(Input records begins)

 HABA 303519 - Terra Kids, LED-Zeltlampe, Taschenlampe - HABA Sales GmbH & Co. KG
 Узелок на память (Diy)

(Input records ends)
(Input records begins)

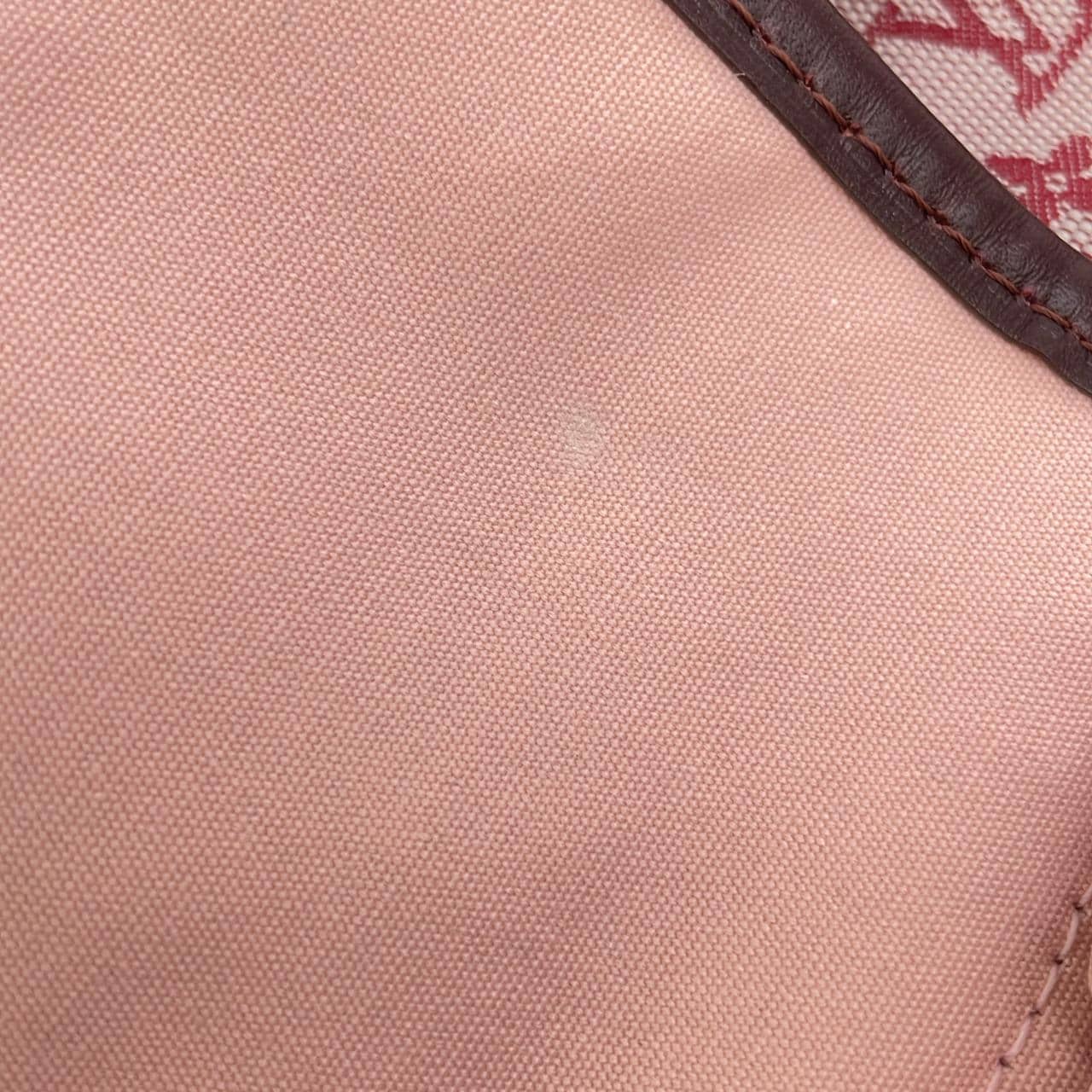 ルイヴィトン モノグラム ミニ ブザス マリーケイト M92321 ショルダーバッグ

(Input records ends)

• [What to do]:
Take the entries above and return only the lines from the one with "HABA 303519 - Terra" to the one with "Узелок на память (Diy)", both included, unchanged.

• [Expected answer]:
 HABA 303519 - Terra Kids, LED-Zeltlampe, Taschenlampe - HABA Sales GmbH & Co. KG
 Узелок на память (Diy)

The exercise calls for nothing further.